6. The method of claim 5, further comprising patterning the bottom dielectric isolator by using the fin structure as an etch mask.

7. The method of claim 1, further comprising forming an isolation structure over the substrate prior to forming the fin structure.

8. A method comprising:

forming a first dielectric layer over a substrate;

forming a second dielectric layer over an epitaxial stack;

bonding the second dielectric layer to the first dielectric layer to form a bottom dielectric isolator, wherein the epitaxial stack is over the substrate and comprises a first channel layer, a sacrificial layer, and a second channel layer from bottom to top; and

forming a complementary field-effect transistor (CFET) over the substrate and the bottom dielectric isolator, wherein the CFET comprises the first channel layer and the second channel layer of the epitaxial stack.

9. The method of claim 8, further comprising:

forming an isolation structure over the substrate prior to forming the first dielectric layer.

10. The method of claim 8, wherein forming the CFET over the substrate comprises:

patterning the epitaxial stack to form a fin structure comprising the first channel layer, the sacrificial layer, and the second channel layer;

patterning the fin structure to expose the bottom dielectric isolator;

forming first source/drain epitaxial structures on opposite sides of the first channel layer and in contact with the first channel layer;

forming second source/drain epitaxial structures on opposite sides of the second channel layer and in contact with the second channel layer; and

replacing the sacrificial layer with a gate structure.

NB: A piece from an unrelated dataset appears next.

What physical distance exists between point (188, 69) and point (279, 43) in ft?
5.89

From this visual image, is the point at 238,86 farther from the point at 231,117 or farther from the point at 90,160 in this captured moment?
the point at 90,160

11. The method of claim 10, wherein the gate structure is in contact with the bottom dielectric isolator.

12. The method of claim 10, wherein forming the CFET over the substrate further comprises:

forming a contact etch stop layer (CESL) and an interlayer dielectric (ILD) layer to cover the first source/drain epitaxial structures prior to forming the second source/drain epitaxial structures.

13. The method of claim 12, wherein the CESL is in contact with the bottom dielectric isolator.

14. The method of claim 9, further comprising removing the substrate after forming the CFET, wherein after removing the substrate, a bottom surface of the bottom dielectric isolator is exposed.

15. A device comprising:

a bottom dielectric isolator;

a bottom nanostructure transistor over the bottom dielectric isolator, wherein the bottom nanostructure transistor comprises: a channel layer; a gate structure wrapping around the channel layer and in contact with the bottom dielectric isolator; and a first source/drain epitaxial structure and a second source/drain epitaxial structure connected to the channel layer and directly over the bottom dielectric isolator; and

a top nanostructure transistor over the bottom nanostructure transistor.

16. The device of claim 15, wherein the first source/drain epitaxial structure and the second source/drain epitaxial structure are in contact with the bottom dielectric isolator.

17. The device of claim 15, wherein the bottom dielectric isolator is an oxide layer.

18. The device of claim 15, wherein the bottom dielectric isolator has a thickness in a range from about 50 angstroms to about 70 angstroms.

19. The device of claim 15, further comprising a backside via under and electrically connected to the first source/drain epitaxial structure, wherein the bottom dielectric isolator is in contact with the backside via.

20. The device of claim 15, further comprising a contact etch stop layer covering the first source/drain epitaxial structure and in contact with a sidewall of the bottom dielectric isolator.